The parallel with my tryst with pen-in-plastic did the trick. The following 240-odd pages made for a rollicking ride in a world devoid of common sense and abundant with absurdities. Lindstrom resorts to objects and situations most of us encounter in work and life. Like the complex hotel TV remote that “looked like it could launch a rocket ship,” which reflects the internal miscommunications and power struggles inside a silo-wracked telecom company.
Lindstrom’s solution to his client organisations is to establish a Ministry of Common Sense devoted to overturning hurdles that bosses and managers don’t even know exist. Politics, he reckons, is the enemy of common sense; and results in online meetings in which banal euphemisms rule the roost—from ‘pushback’ and ‘blowback’ to ‘send me a deck!’ and ‘let’s park that idea.’
‘The Ministry of Common Sense’ should be a mandatory read for managers and leaders who—as business educator Marshall Goldsmith writes in the Foreword—“don’t realise that their success has come about not because of but in spite of various entrenched habits, behaviours, rules, policies and cultures.” You may not agree with all of Lindstrom’s views, but if this book sets you thinking about whether common sense is indeed being bypassed at your workplace, it may have done its job.

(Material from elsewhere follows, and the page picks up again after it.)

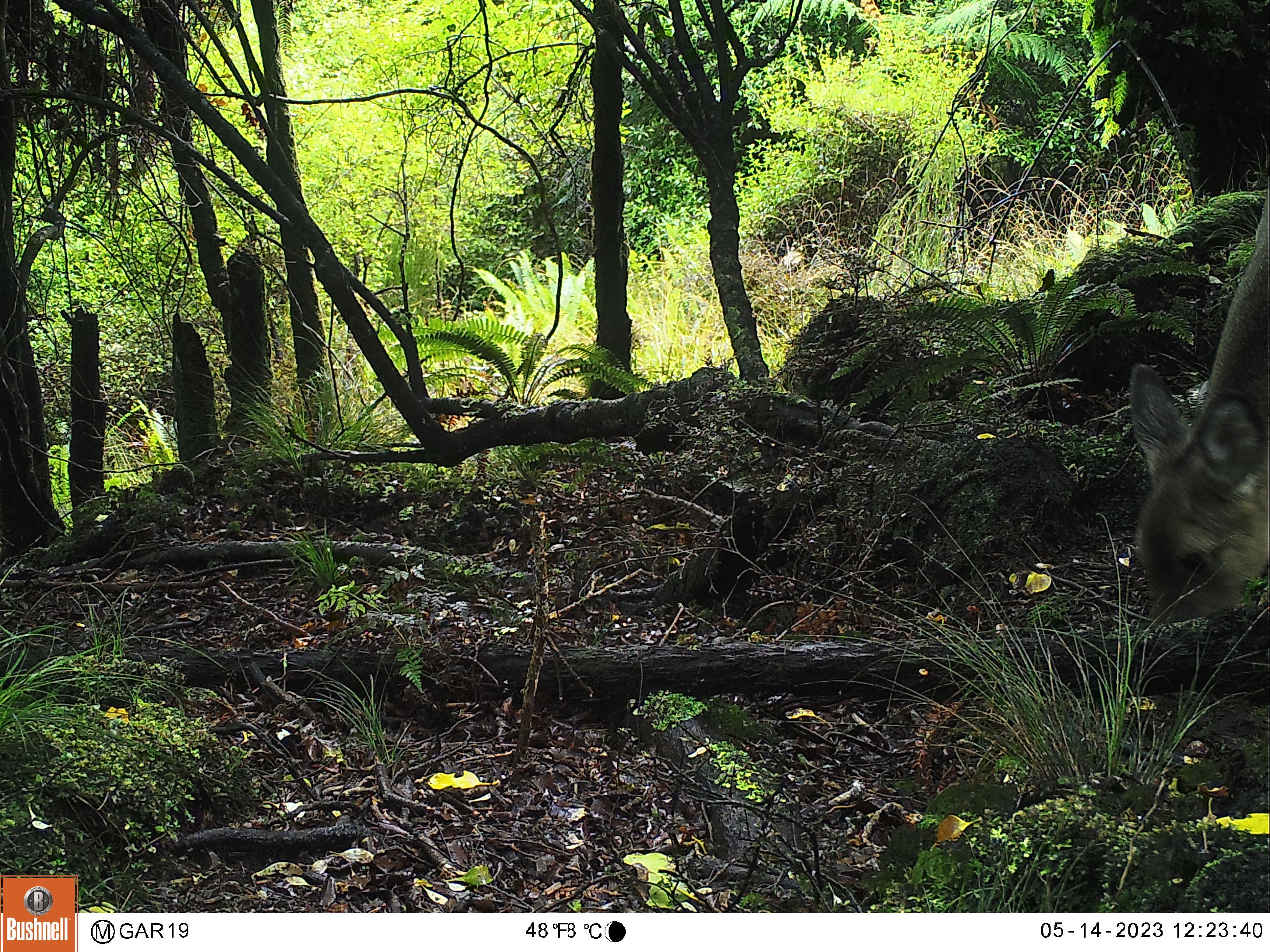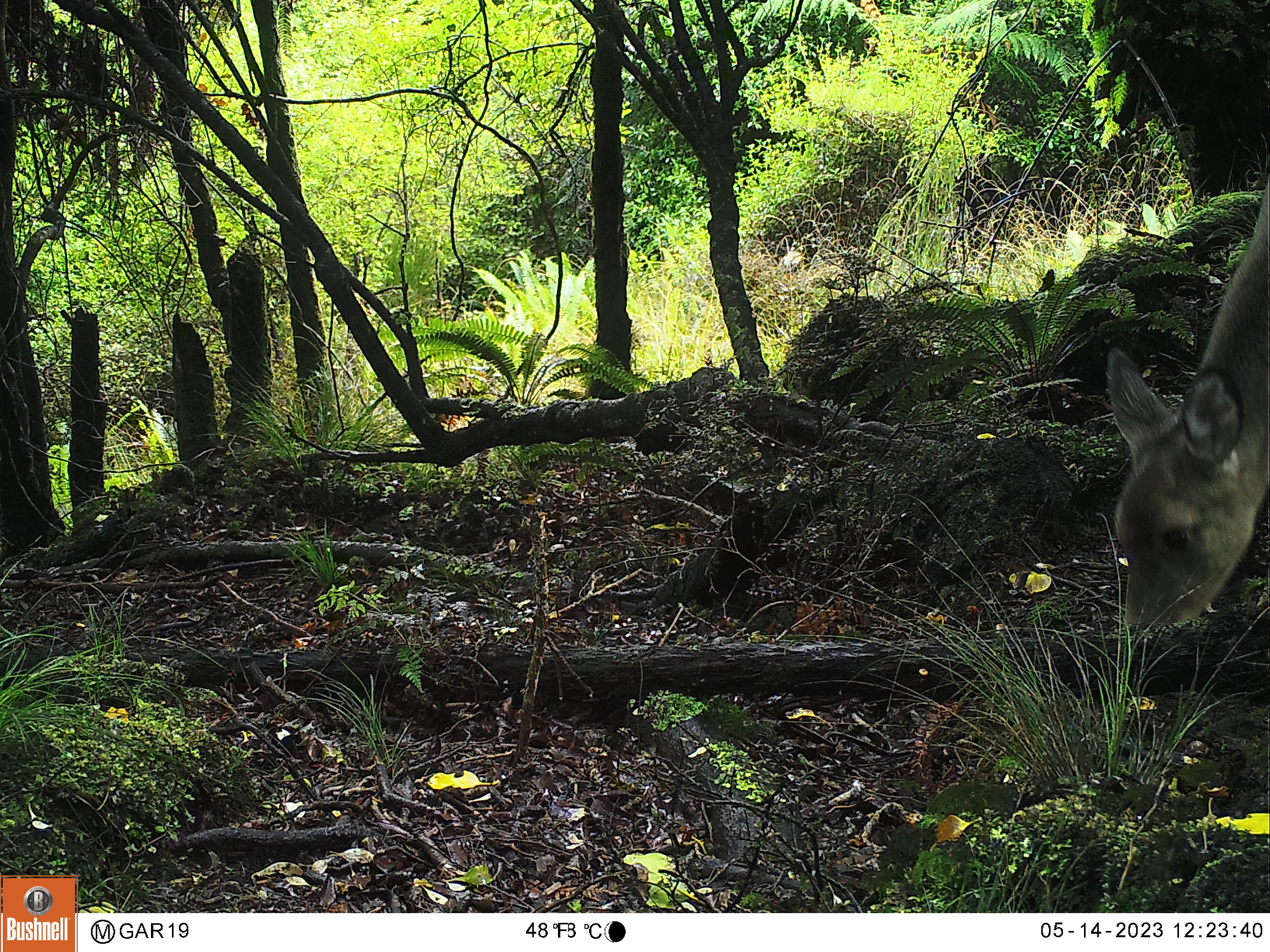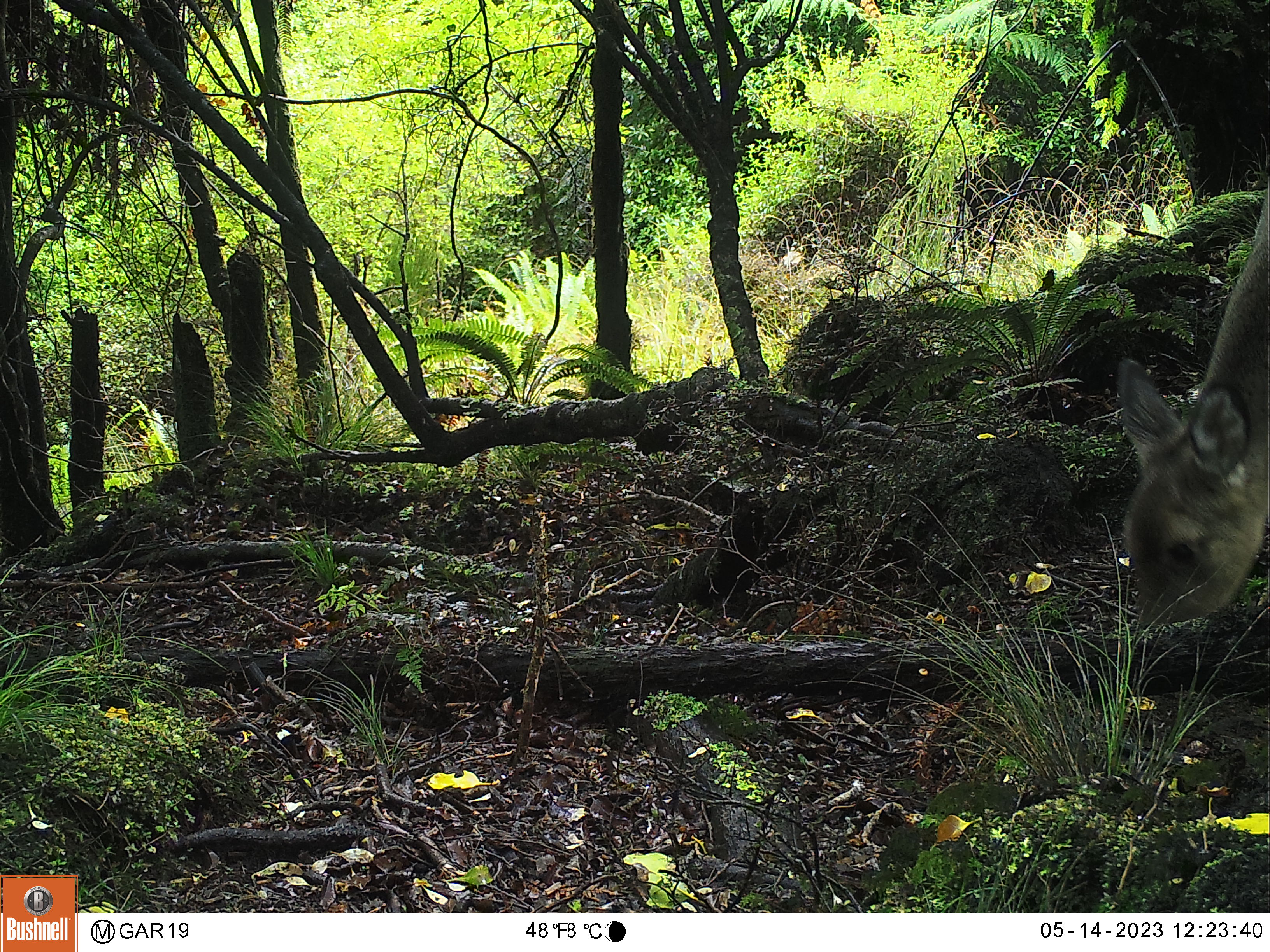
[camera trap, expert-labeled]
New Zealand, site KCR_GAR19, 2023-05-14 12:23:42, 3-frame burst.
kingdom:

Nine Lives of Pakistan by Declan Walsh
This is a book my uncle gifted me, and as always, his choice was impeccable. Apart from the fact that the title of the book was so gripping, the narration of various instances that Walsh experienced, intertwined with the country’s history, was just beautiful. I would highly recommend this gripping read.
The Island of Missing Trees, by Elif Shafak
It is her Tequila Leila, a prostitute, and ‘the five’—her outcast and pariah friends—you learn to love and cherish in 10 Minutes 38 Seconds in this Strange World. And, in The Island of Missing Trees, the story of Kostas—a Greek Cypriot, and Defne—a Turkish Cypriot, who meet at a tavern in Cyprus run by a Greek-Turk gay couple, and fall in love, shows what uprooting does to a person's sense of belonging and identity.

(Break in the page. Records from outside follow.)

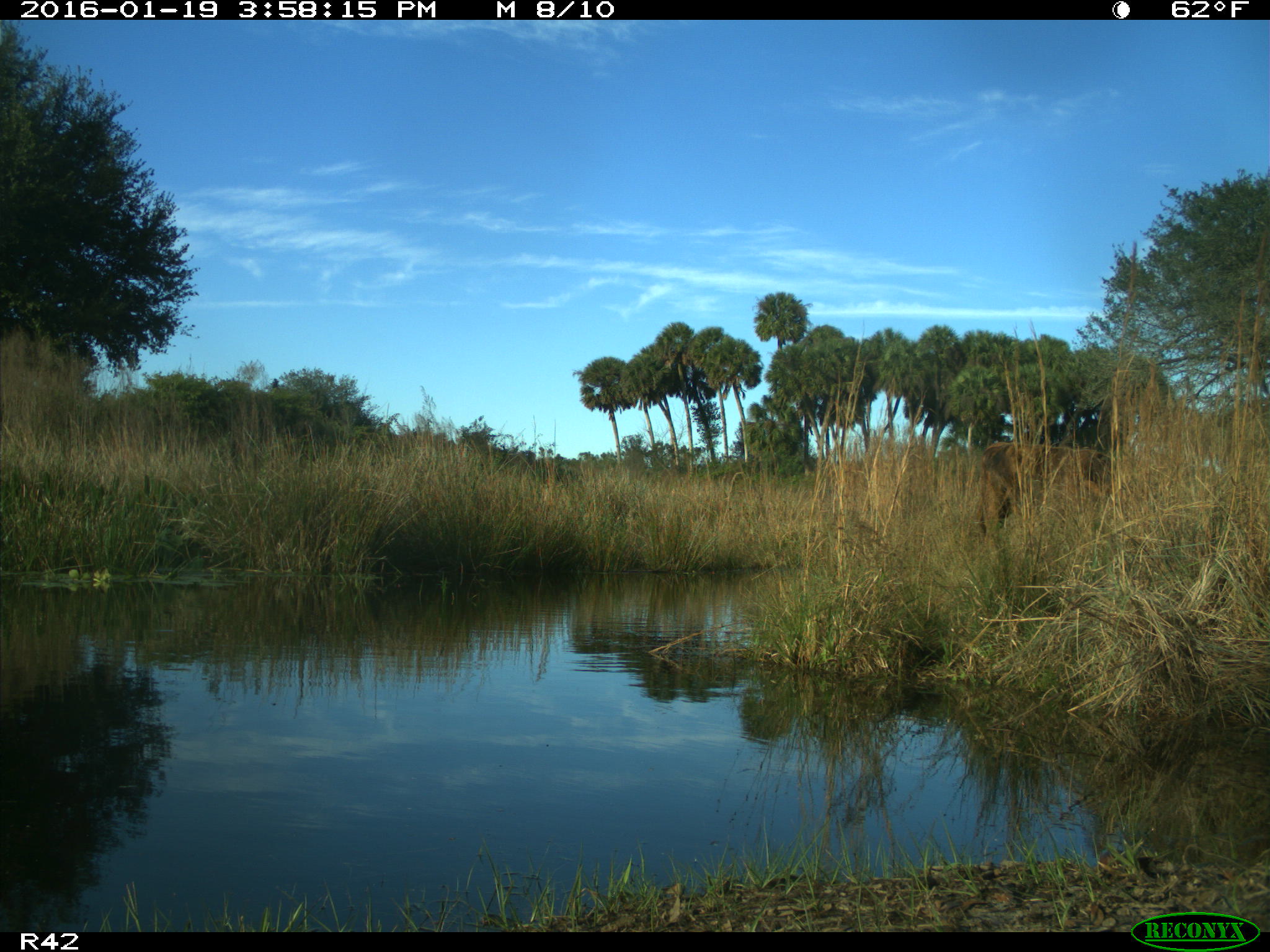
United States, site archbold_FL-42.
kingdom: Animalia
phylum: Chordata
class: Mammalia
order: Artiodactyla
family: Bovidae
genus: Bos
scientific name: Bos taurus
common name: domestic cow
Bos taurus (domestic cow).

The Island of Missing Trees is not a love story. It is one of unrest, conflict, and war that spares no one. Definitely not a young couple, one Turk and the other a Greek Cypriot, who dared to love only to find themselves on opposing sides of a conflict. “A map is a two-dimensional representation with arbitrary symbols and incised lines that decide who is to be our enemy and who is to be our friend, and who deserves our love and who deserves our hatred and who, our sheer indifference” [“…” here and henceforth, excerpts from the book].
The Island of Missing Trees will teach you a lot about trees—their silent, living and breathing lives. Especially a particular fig tree—also uprooted from its homeland amid the conflict and was given a new home in England. It will become your reliable narrator. It will teach you about roots—the tree kind and the human kind. Trees use them to communicate with other trees around them, whether it’s about an impending flood or a warning of an insect infestation.

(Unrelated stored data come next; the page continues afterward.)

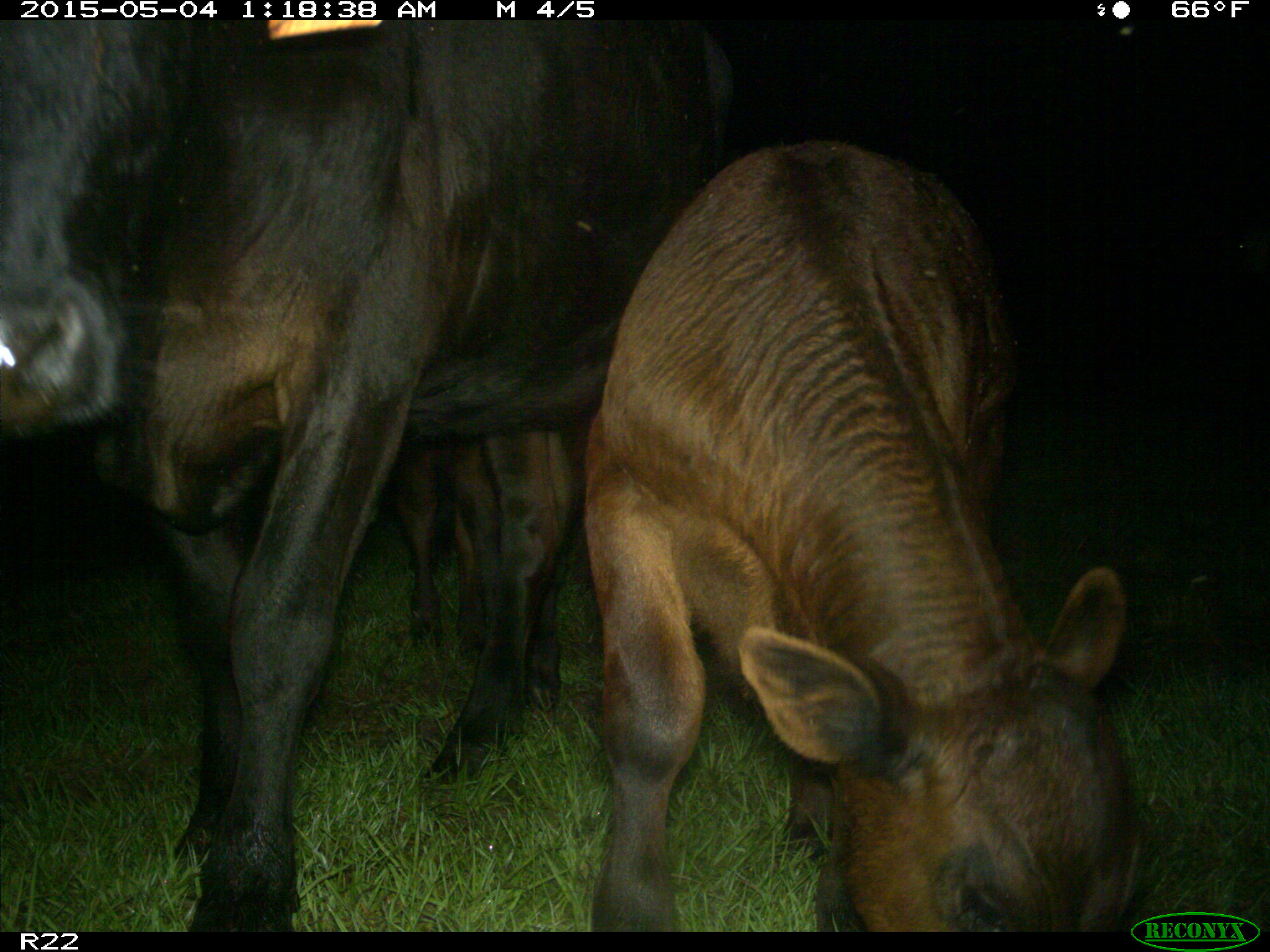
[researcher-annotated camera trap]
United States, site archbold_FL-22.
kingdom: Animalia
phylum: Chordata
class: Mammalia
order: Artiodactyla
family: Bovidae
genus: Bos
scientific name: Bos taurus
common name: domestic cow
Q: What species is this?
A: Bos taurus (domestic cow).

And what about the human roots? Roots are what ground us, and as conflict uproots millions from their homes, families, and countries every year, are those displaced or left behind ever really the same again? Do they ever really move on, even if they manage to build new, ‘successful’ lives? "People from troubled islands can never be normal. We can pretend, we can even make amazing progress—but we can never really learn to feel safe. The ground that feels rock hard to others is choppy waters for our kind.”
Trees and their roots don’t forget, and it’s their memory that helps them survive. Through Ada, the narrator for most of the book, Shafak delves into how trauma transcends generations and alienates even those who didn’t live through it, but are desperately seeking to understand where they belong in the world. “You don’t mind believing young butterflies inherit migrations from their ancestors, but when it comes to your own family, you think that’s not possible.” Shafak’s narrative gives you a lot to think about.
The Dismantling of India: In 35 Portraits by TJS George
I was particularly amazed by the portraits of JRD Tata, CN Annadurai, and Jayalalithaa. They shed light on some of their work and the amount of recognition and love it brought to them, especially in the case of the latter two.
The Book of Form and Emptiness by Ruth Ozeki
Ozeki tells a story of how a mother and son pick up the pieces of their life after the death of a man they loved. And how, despite their fights and inability to establish a new healthy family routine, they learn to love and accept themselves. While telling this story, Ozeki takes detours to talk about relevant issues—the importance of books, ecological imbalances, consent, abuse, and clutter, among other things. These detours might make this a heavier read, but the book has its share of gems. Like the time when Book says that stories, unlike life, do not start at the beginning. While life is lived from birth to death, stories are told in hindsight. "Stories are life lived backward."
Build by Tony Fadell
Fadell gives us the story behind some of the most inventive devices of our time, including the first iPod. He shares insights about leadership, work-life balance, taking initiative, and getting things done. The book is also about mentorship and why, more than the job or the money or the challenge, at the end of the day, it's always about the people and the relationships you cultivate through life.